Canada is one of the few industrialized nations lacking a policy for rare diseases, and the country should implement orphan drug legislation. Such legislation would allow Canadian firms to quickly get new therapies for the treatment of rare diseases to patients.
Unfortunately, the existing patent system fails to provide incentives for research into orphan (rare) diseases and diseases of the poor due to a lack of profits. As there is no official Canadian definition of rare diseases, it is worth looking to other nations for statistical perspective on these conditions. In the United States, rare diseases are those affecting fewer than 200,000 Americans, while the European Union defines such diseases as those affecting 1 per 2,000 or fewer people. Overcoming this obstacle to drug development for these types of diseases would enhance global social welfare and provide the potential for therapeutic relief to many of the world’s most vulnerable.
Pharmaceutical firms rely disproportionately on patents and other forms of intellectual property protection to ensure innovators are able to see returns to their research and development. Pharmaceutical patents protect process and product innovations, encouraging the development of therapies that enhance and extend lives on a global scale. This innovation necessitates protection, and this protection necessitates a trade-off. Patents provide market exclusivity in exchange for continued investment in innovation.
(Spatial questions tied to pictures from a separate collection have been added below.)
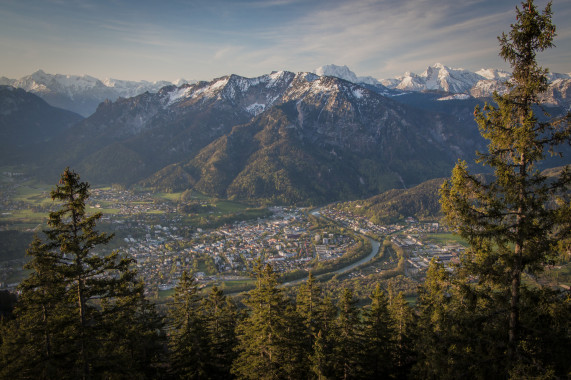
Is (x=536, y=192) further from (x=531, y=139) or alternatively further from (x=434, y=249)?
(x=434, y=249)

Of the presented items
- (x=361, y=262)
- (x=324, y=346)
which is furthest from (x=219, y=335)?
(x=361, y=262)

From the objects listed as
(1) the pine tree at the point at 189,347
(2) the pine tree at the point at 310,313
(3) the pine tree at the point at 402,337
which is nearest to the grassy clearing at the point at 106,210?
(1) the pine tree at the point at 189,347

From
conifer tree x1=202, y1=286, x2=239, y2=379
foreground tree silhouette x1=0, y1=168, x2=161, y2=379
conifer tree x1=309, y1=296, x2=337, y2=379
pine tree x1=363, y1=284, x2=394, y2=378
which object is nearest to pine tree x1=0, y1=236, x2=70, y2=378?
foreground tree silhouette x1=0, y1=168, x2=161, y2=379

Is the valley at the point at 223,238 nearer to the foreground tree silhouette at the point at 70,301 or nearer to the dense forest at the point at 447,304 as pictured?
the dense forest at the point at 447,304

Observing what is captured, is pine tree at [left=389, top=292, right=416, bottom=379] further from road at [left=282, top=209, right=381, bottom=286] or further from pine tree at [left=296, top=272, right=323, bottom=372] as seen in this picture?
road at [left=282, top=209, right=381, bottom=286]

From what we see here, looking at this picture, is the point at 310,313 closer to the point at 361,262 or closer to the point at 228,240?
the point at 361,262

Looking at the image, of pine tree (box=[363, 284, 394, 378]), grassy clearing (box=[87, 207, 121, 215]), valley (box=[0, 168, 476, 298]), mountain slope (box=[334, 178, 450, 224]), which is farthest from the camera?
mountain slope (box=[334, 178, 450, 224])
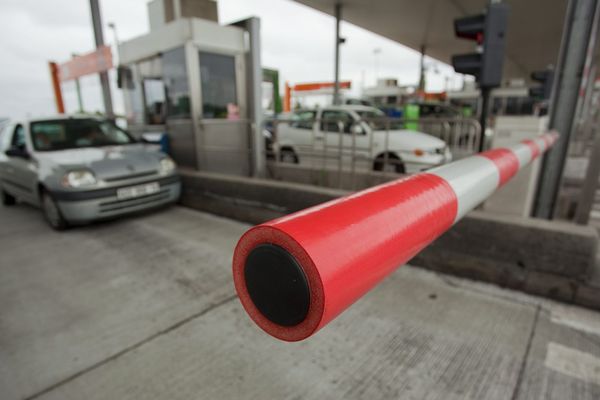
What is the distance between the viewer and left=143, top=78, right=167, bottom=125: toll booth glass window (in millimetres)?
7543

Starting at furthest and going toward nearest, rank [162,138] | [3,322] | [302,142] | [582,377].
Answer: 1. [302,142]
2. [162,138]
3. [3,322]
4. [582,377]

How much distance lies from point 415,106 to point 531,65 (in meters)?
24.1

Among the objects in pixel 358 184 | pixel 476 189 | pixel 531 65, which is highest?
pixel 531 65

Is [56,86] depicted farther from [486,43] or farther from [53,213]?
[486,43]

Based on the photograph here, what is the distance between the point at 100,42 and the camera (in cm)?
800

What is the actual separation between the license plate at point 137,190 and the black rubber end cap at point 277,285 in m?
4.74

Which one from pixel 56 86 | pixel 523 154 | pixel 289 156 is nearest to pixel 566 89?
pixel 523 154

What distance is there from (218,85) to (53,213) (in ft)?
12.2

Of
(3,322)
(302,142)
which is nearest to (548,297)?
(3,322)

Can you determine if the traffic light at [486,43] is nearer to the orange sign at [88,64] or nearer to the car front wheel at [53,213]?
the car front wheel at [53,213]

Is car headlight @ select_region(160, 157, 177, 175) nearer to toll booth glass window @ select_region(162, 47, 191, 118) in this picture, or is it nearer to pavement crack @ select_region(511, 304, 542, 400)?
toll booth glass window @ select_region(162, 47, 191, 118)

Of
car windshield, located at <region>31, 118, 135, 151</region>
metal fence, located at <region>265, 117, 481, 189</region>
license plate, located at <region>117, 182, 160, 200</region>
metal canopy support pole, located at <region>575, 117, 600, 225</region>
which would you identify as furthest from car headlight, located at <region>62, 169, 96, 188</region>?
metal canopy support pole, located at <region>575, 117, 600, 225</region>

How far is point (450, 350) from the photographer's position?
7.33ft

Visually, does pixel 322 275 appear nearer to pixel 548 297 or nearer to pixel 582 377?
pixel 582 377
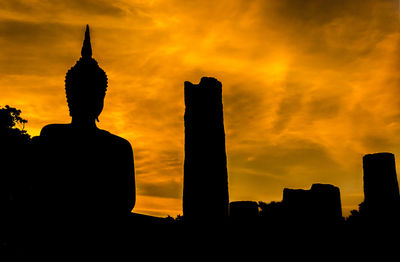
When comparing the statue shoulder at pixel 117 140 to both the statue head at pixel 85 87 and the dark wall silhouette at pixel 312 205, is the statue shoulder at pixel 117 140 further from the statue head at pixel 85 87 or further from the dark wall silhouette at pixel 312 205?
the dark wall silhouette at pixel 312 205

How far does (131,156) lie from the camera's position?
3.36 m

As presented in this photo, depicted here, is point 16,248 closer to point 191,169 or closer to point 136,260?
point 136,260

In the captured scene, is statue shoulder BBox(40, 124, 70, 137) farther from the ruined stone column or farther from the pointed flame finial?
the ruined stone column

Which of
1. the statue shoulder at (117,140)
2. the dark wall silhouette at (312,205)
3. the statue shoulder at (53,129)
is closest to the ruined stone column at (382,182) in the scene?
the dark wall silhouette at (312,205)

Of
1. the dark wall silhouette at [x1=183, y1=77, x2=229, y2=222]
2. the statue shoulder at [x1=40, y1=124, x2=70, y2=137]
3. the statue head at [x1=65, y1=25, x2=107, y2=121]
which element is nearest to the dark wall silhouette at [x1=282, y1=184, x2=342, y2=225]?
the dark wall silhouette at [x1=183, y1=77, x2=229, y2=222]

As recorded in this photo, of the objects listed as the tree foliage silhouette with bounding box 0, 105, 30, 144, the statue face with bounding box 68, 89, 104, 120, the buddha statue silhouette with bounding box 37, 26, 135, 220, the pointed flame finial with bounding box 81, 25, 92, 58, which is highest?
the tree foliage silhouette with bounding box 0, 105, 30, 144

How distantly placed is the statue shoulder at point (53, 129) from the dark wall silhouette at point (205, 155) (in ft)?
32.2

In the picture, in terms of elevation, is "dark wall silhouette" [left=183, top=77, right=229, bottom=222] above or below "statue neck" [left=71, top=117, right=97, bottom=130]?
above

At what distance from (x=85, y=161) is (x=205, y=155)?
34.2 feet

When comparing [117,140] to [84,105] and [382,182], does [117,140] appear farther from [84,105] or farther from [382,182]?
[382,182]

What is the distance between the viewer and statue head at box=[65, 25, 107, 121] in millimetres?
3316

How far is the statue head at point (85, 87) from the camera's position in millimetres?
3316

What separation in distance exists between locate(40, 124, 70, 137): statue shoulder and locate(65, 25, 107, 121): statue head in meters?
0.13

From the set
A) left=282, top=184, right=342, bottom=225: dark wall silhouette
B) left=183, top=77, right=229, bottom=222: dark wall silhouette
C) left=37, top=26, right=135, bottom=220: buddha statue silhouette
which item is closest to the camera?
left=37, top=26, right=135, bottom=220: buddha statue silhouette
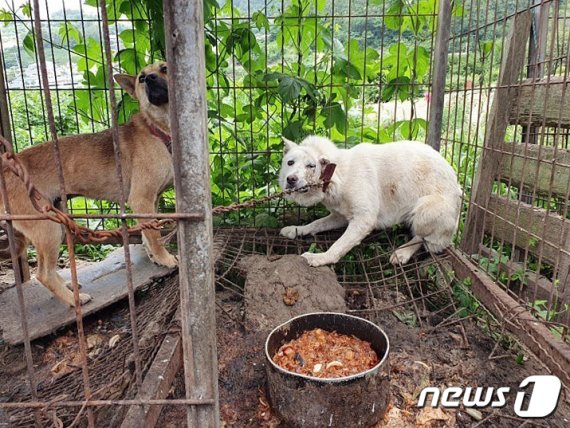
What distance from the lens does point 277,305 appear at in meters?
3.27

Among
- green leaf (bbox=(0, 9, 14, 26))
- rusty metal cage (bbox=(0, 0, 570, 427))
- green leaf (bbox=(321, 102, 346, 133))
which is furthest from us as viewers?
green leaf (bbox=(321, 102, 346, 133))

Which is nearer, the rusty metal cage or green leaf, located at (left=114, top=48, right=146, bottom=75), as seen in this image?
the rusty metal cage

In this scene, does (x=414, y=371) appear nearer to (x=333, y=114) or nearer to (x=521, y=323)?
(x=521, y=323)

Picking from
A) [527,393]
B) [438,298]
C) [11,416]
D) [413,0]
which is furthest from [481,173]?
[11,416]

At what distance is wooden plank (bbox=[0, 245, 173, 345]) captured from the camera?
331 cm

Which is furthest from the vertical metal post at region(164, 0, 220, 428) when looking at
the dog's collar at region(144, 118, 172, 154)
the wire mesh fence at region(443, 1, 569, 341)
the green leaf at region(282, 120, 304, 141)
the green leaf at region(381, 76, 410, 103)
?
the green leaf at region(381, 76, 410, 103)

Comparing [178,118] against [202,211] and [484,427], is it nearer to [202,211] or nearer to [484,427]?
[202,211]

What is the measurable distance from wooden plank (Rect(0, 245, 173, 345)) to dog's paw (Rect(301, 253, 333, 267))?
3.99 ft

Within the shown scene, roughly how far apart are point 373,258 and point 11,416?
2.82 meters

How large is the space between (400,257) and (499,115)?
149 cm

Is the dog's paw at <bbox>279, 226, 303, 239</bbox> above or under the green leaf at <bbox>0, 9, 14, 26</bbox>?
under

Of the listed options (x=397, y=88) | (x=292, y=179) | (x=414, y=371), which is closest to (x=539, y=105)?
(x=397, y=88)

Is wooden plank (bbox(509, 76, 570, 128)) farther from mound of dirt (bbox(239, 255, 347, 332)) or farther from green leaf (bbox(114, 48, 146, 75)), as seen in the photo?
green leaf (bbox(114, 48, 146, 75))

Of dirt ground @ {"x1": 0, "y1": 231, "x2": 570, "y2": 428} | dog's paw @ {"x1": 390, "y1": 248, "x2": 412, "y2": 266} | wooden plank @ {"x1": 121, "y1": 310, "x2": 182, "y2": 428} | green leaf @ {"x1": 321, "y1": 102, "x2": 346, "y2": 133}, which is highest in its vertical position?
green leaf @ {"x1": 321, "y1": 102, "x2": 346, "y2": 133}
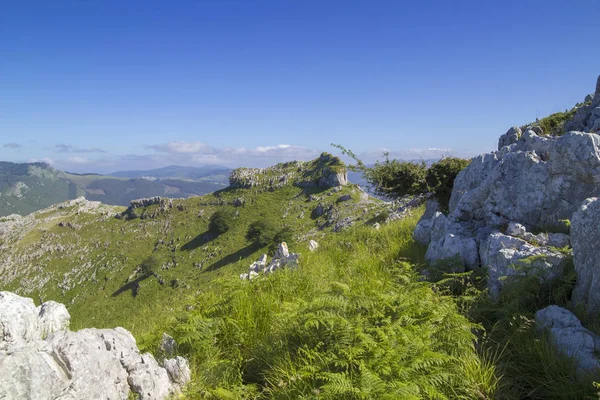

Canada’s current IP protection regime is a stumbling block to accessing billions of dollars on EU markets. Compared to Canada, EU countries are able to approve new drugs more quickly and provide earlier access to innovative medical therapies. With these recommended changes, Canada could attract more life science research investment, create additional research jobs and speed the development of new medicines.
The legislation that facilitates the growth of a prospering generic industry differs from that which nurtures a robust innovation-based industry. The recommendations described here provide for an enhanced legal environment to safeguard patient health, encourage therapeutic advances for rare diseases and foster a robust innovative pharmaceutical industry. While these suggestions may generate fierce debate, the discussion surrounding these proposed changes is critical to improving health in Canada and to sustaining the excellence of the Canadian health care system.
This summary article is drawn substantially from “Intellectual Property Law and the Pharmaceutical Industry: An Analysis of the Canadian Framework,” Lybecker’s contribution to The Economics of Intellectual Property Protection in the Pharmaceutical Sector, the second instalment in MLI’s Pharmaceutical Series.